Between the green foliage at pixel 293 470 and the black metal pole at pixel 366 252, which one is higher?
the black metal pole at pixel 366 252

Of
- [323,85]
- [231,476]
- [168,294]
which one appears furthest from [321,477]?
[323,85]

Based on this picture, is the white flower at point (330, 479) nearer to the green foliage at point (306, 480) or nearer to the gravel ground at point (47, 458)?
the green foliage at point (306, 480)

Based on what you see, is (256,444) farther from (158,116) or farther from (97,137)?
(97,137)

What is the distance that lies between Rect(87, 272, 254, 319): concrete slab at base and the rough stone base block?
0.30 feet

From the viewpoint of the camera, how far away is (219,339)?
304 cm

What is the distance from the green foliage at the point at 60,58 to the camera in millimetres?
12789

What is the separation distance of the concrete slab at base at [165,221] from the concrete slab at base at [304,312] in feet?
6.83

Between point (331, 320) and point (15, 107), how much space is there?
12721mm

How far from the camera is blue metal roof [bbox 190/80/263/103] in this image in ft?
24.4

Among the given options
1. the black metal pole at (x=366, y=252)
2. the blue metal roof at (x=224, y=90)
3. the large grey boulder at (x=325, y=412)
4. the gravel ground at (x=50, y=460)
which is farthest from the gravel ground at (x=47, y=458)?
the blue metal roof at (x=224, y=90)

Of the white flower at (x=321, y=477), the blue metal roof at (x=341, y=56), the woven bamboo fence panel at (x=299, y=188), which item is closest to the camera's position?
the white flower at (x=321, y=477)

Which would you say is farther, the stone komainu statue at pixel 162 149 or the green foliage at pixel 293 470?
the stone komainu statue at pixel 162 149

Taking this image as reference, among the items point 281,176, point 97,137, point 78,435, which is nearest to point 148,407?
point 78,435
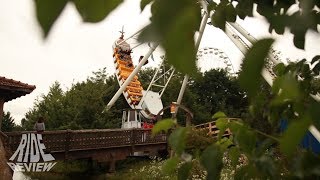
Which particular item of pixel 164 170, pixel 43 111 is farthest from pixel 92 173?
pixel 164 170

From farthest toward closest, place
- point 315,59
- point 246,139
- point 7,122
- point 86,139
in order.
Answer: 1. point 7,122
2. point 86,139
3. point 315,59
4. point 246,139

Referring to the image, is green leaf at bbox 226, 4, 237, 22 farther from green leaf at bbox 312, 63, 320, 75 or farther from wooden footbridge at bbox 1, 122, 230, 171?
wooden footbridge at bbox 1, 122, 230, 171

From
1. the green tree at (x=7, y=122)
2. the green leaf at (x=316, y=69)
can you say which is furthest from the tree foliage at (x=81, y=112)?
the green leaf at (x=316, y=69)

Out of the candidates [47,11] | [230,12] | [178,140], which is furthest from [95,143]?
[47,11]

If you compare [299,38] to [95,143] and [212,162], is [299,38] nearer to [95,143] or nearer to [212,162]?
[212,162]

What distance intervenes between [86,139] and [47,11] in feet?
45.5

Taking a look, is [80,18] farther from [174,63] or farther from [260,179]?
[260,179]

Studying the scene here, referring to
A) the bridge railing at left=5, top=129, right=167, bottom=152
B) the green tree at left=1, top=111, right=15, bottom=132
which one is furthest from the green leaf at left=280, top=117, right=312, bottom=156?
the green tree at left=1, top=111, right=15, bottom=132

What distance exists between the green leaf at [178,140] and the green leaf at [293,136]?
0.44 meters

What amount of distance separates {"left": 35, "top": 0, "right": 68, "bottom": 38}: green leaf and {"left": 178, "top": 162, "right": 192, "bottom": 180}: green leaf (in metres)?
0.74

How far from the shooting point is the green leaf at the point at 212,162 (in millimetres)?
784

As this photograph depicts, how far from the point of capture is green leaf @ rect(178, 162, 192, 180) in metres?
1.01

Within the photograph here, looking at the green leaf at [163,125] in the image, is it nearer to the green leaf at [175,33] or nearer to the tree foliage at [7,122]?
the green leaf at [175,33]

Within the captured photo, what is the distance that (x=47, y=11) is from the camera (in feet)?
1.14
* * *
• _DIRECTION_
Rewrite all of the rows above as a JSON list of strings, with one string for each line and no blank lines. Leave the pictures out.

• _SOLUTION TO THE PROBLEM_
[
  "Between the green foliage at pixel 293 470 and the black metal pole at pixel 366 252, which one is higher?",
  "the black metal pole at pixel 366 252",
  "Of",
  "- [323,85]",
  "- [231,476]",
  "- [168,294]",
  "which one appears furthest from [321,477]?",
  "[323,85]",
  "Based on this picture, is the white flower at point (330, 479) nearer to the green foliage at point (306, 480) or nearer to the gravel ground at point (47, 458)?",
  "the green foliage at point (306, 480)",
  "Based on what you see, is (256,444) farther from (158,116) or farther from (97,137)?",
  "(97,137)",
  "What is the distance that lies between Rect(87, 272, 254, 319): concrete slab at base and the rough stone base block?",
  "0.30 feet",
  "From the viewpoint of the camera, how far away is (219,339)?",
  "304 cm",
  "What is the distance from the green foliage at the point at 60,58 to the camera in millimetres?",
  "12789",
  "What is the separation distance of the concrete slab at base at [165,221] from the concrete slab at base at [304,312] in feet?",
  "6.83",
  "Between point (331, 320) and point (15, 107), how much space is there?",
  "12721mm",
  "How far from the camera is blue metal roof [bbox 190/80/263/103] in this image in ft?",
  "24.4",
  "Among the given options",
  "1. the black metal pole at (x=366, y=252)",
  "2. the blue metal roof at (x=224, y=90)",
  "3. the large grey boulder at (x=325, y=412)",
  "4. the gravel ground at (x=50, y=460)",
  "which is farthest from the gravel ground at (x=47, y=458)?",
  "the blue metal roof at (x=224, y=90)",
  "Of the white flower at (x=321, y=477), the blue metal roof at (x=341, y=56), the woven bamboo fence panel at (x=299, y=188), which item is closest to the camera's position?",
  "the white flower at (x=321, y=477)",
  "Which would you say is farther, the stone komainu statue at pixel 162 149 or the green foliage at pixel 293 470?",
  "the stone komainu statue at pixel 162 149",
  "Taking this image as reference, among the items point 281,176, point 97,137, point 78,435, which is nearest to point 148,407?",
  "point 78,435",
  "Which particular item of pixel 164 170, pixel 43 111 is farthest from pixel 92 173?",
  "pixel 164 170",
  "From farthest toward closest, place",
  "- point 315,59",
  "- point 246,139",
  "- point 7,122",
  "- point 86,139",
  "in order.",
  "Answer: 1. point 7,122",
  "2. point 86,139",
  "3. point 315,59",
  "4. point 246,139",
  "Referring to the image, is green leaf at bbox 226, 4, 237, 22 farther from green leaf at bbox 312, 63, 320, 75 or farther from wooden footbridge at bbox 1, 122, 230, 171?",
  "wooden footbridge at bbox 1, 122, 230, 171",
  "From",
  "1. the green tree at (x=7, y=122)",
  "2. the green leaf at (x=316, y=69)",
  "can you say which is furthest from the tree foliage at (x=81, y=112)?",
  "the green leaf at (x=316, y=69)",
  "Out of the candidates [47,11] | [230,12] | [178,140], which is furthest from [95,143]?",
  "[47,11]",
  "If you compare [299,38] to [95,143] and [212,162], is [299,38] nearer to [95,143] or nearer to [212,162]?",
  "[212,162]",
  "What distance intervenes between [86,139] and [47,11] in feet?",
  "45.5",
  "Taking a look, is [80,18] farther from [174,63] or farther from [260,179]?",
  "[260,179]",
  "Studying the scene here, referring to",
  "A) the bridge railing at left=5, top=129, right=167, bottom=152",
  "B) the green tree at left=1, top=111, right=15, bottom=132",
  "which one is furthest from the green leaf at left=280, top=117, right=312, bottom=156?",
  "the green tree at left=1, top=111, right=15, bottom=132",
  "What distance exists between the green leaf at [178,140] and the green leaf at [293,136]?",
  "0.44 meters",
  "What amount of distance separates {\"left\": 35, \"top\": 0, \"right\": 68, \"bottom\": 38}: green leaf and {\"left\": 178, \"top\": 162, \"right\": 192, \"bottom\": 180}: green leaf (in metres)?",
  "0.74",
  "How far from the shooting point is the green leaf at the point at 212,162 (in millimetres)?",
  "784",
  "As this photograph depicts, how far from the point of capture is green leaf @ rect(178, 162, 192, 180) in metres?",
  "1.01",
  "Within the photograph here, looking at the green leaf at [163,125] in the image, is it nearer to the green leaf at [175,33] or nearer to the tree foliage at [7,122]?",
  "the green leaf at [175,33]",
  "Within the captured photo, what is the distance that (x=47, y=11) is from the camera (in feet)?",
  "1.14"
]